§ Problem description: Images are to be excluded, and the rest of the data repeated exactly.

§ Data excerpt:
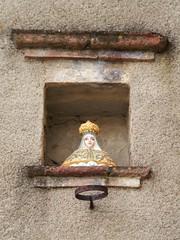 Madonna (magellano) Tags: chiusdino toscana tuscany madonna strada street maiolica ceramica majolica nicchia recess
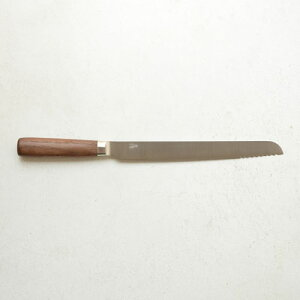 包丁工房タダフサの基本の3本シリーズ。先だけ波形の少し変わったパン切り包丁です。日本の刃物...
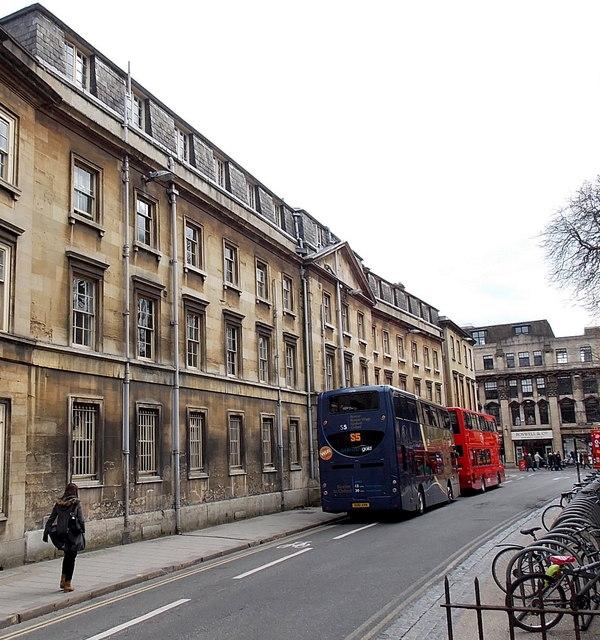 Magdalen Street East buses, Oxford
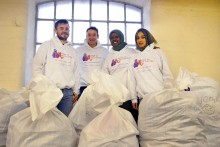 Liberal Democrats helping the 'Wrap Up Manchester' charity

§ Answer section:
 Madonna (magellano) Tags: chiusdino toscana tuscany madonna strada street maiolica ceramica majolica nicchia recess
 包丁工房タダフサの基本の3本シリーズ。先だけ波形の少し変わったパン切り包丁です。日本の刃物...
 Magdalen Street East buses, Oxford
 Liberal Democrats helping the 'Wrap Up Manchester' charity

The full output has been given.